··· Quoted text ···

Their destination? Spring Ridge Creamery in Otto, N.C., for a scoop or two of ice cream.

Another group of area cyclists departed Friday to read to schoolchildren in Dahlonega.

Every year, motorcyclists travel in a pack down McEver Road to Chattahoochee Baptist Association, where they deliver a trailer full of presents, including bicycles, as part of the association's Secret Santa program.

Ice cream and fluffy teddy bears might seem to clash with the hog riders' rough exterior or belie a lifestyle, forged largely through movies and TV, of raising beer mugs instead of money for good causes.

But don't judge a book by its cover, motorcyclists say.

"Real motorcyclists aren't these nuts who try to act tough and dress tough," said Chad Vaughan, owner of Big Bear at 893 Main St. in Gainesville. "Those are ... cartoon characters. Real motorcyclists are the guys who stop and help everybody and try to raise money.

"The more you get involved in the motorcycle community, you just realize that the real ones are pretty nice folks."

Vaughan holds a "motorcycle ride-in" Saturday mornings at his restaurant near Industrial Boulevard. Area cyclists may pull in for a morning meal, but their vehicles become a real crowd pleaser, turning the heads of other patrons, particularly youngsters.

"They line up 50 to 60 bikes here. It's a lot of fun," he said.

Vaughan said he's been riding since 1974 and "tries to ride everywhere I go."

"I've got six motorcycles right now. I wish I had one for every day of the week," he said.

··· Stored data ···

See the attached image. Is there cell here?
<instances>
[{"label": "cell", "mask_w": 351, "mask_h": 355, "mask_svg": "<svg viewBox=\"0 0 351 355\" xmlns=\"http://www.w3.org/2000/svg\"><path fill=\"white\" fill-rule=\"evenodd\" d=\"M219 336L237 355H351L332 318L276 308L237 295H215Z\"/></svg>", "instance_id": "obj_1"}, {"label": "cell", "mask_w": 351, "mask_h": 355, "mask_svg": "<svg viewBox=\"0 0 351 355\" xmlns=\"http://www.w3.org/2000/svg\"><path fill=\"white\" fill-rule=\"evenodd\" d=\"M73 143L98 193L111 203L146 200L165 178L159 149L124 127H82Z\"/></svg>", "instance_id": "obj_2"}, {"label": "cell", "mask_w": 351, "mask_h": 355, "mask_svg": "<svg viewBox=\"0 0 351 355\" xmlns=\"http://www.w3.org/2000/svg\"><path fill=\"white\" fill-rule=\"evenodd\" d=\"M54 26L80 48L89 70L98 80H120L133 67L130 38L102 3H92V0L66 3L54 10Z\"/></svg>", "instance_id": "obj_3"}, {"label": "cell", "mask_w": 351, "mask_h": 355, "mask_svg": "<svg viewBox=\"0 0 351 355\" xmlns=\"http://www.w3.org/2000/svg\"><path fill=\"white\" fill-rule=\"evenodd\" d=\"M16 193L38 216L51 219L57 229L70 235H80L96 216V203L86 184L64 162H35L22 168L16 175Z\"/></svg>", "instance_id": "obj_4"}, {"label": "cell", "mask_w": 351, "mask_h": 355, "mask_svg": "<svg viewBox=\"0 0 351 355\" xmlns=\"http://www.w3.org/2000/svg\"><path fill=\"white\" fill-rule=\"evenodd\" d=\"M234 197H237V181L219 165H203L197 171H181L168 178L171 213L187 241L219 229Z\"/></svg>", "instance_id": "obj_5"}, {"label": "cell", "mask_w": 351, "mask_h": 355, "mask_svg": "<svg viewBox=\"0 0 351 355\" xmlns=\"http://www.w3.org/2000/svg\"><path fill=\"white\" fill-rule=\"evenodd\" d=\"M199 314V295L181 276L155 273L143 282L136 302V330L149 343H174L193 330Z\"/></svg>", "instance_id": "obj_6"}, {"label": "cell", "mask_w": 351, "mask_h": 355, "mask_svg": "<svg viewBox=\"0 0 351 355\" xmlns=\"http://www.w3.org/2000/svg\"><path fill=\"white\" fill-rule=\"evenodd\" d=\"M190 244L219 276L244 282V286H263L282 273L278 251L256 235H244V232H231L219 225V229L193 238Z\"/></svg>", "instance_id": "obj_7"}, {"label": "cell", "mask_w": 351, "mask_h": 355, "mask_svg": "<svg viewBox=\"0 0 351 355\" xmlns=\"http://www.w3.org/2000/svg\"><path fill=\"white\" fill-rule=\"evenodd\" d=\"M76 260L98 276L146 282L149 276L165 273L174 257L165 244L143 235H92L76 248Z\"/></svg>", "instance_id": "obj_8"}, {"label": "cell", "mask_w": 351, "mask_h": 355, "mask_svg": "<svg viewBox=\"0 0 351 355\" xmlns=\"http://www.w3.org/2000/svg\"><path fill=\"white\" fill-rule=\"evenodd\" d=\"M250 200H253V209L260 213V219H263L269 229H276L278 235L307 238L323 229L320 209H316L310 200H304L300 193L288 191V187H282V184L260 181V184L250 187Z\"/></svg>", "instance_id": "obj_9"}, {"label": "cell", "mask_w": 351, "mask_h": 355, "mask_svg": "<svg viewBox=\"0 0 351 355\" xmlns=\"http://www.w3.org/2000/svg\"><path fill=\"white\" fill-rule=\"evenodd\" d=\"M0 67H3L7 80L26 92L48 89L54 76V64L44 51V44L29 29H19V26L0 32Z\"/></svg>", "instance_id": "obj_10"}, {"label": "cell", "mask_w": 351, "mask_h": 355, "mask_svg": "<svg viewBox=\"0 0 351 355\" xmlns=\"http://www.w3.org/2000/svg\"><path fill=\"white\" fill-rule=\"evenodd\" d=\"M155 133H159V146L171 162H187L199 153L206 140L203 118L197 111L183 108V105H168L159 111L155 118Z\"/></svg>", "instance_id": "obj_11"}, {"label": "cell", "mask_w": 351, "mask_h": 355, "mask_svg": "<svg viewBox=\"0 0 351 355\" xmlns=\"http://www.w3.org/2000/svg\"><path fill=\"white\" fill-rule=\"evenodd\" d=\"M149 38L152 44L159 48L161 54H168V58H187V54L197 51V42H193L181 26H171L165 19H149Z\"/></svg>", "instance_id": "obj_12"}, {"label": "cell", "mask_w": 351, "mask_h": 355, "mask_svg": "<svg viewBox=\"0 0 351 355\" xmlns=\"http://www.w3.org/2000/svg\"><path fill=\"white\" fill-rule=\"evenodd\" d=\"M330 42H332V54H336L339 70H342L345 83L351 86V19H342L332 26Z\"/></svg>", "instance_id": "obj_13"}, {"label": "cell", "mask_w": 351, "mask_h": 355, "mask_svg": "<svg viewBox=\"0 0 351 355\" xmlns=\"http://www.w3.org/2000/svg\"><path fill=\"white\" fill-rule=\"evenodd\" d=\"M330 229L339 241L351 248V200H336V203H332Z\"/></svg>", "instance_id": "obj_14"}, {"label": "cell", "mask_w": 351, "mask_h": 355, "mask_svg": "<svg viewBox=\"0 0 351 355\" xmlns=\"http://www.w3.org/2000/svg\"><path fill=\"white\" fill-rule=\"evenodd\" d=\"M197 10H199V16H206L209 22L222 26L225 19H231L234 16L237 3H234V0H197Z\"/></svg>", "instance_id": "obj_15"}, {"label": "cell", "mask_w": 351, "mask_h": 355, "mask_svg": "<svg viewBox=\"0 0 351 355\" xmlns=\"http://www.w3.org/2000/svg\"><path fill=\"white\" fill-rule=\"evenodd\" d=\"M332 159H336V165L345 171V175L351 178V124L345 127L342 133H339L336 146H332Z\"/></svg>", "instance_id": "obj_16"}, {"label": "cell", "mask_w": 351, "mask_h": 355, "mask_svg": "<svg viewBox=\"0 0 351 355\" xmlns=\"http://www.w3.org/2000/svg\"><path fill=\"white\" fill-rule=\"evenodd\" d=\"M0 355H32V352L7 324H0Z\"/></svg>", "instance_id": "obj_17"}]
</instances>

···

**Work to complete**
1. For each statement below, decide whether the article about motorcyclists supports it. Answer yes or no and quote the words of the article that settle it. (a) Vaughan currently owns six motorcycles. (b) Vaughan has been riding since 1984. (c) The ride-in at Vaughan's restaurant takes place on Friday mornings.
2. Pick up the article about motorcyclists after its final sentence and carry it forward.

**Response list**
1.
(a) Yes: "I've got six motorcycles right now."
(b) No: "he's been riding since 1974"
(c) No: "Saturday mornings at his restaurant near Industrial Boulevard"

2.
Many cyclists far favor the two-wheel form of travel over the car, dubbed a "cage" by enthusiasts.

"When you're out there on the motorcycle, you don't hear the cell phone ring," Vaughan said. "Nothing else is going on; nobody is talking to you. It's a good way to travel - you save a lot on gas too, at 55 miles per gallon."

It's good riding "as long as somebody doesn't run over you," he added. "People will pull out in front of a motorcycle a lot sooner than they will a cement truck."

Motorcyclists particularly enjoy riding for a good cause.

Vaughan theorizes that's because they're already buoyed by riding on the open road, with wind in their face and smells of nature all around.

"They're just in a good mood. ... They just spread that good cheer to everyone they meet," Vaughan said.

"Every weekend, you'll see groups of motorcyclists riding all over the place and they're always, you can bet, raising money for the best causes they can come up with."

Jim Kotowski, popularly known as "Goat," held his second annual ice cream run Saturday, charging $15 per rider, with proceeds going to the Hall County Sheriff's Office, which gives away bicycles at Christmas to underprivileged children. Kotowski is a member of Association Recovering Motorcyclists, Chapter 59.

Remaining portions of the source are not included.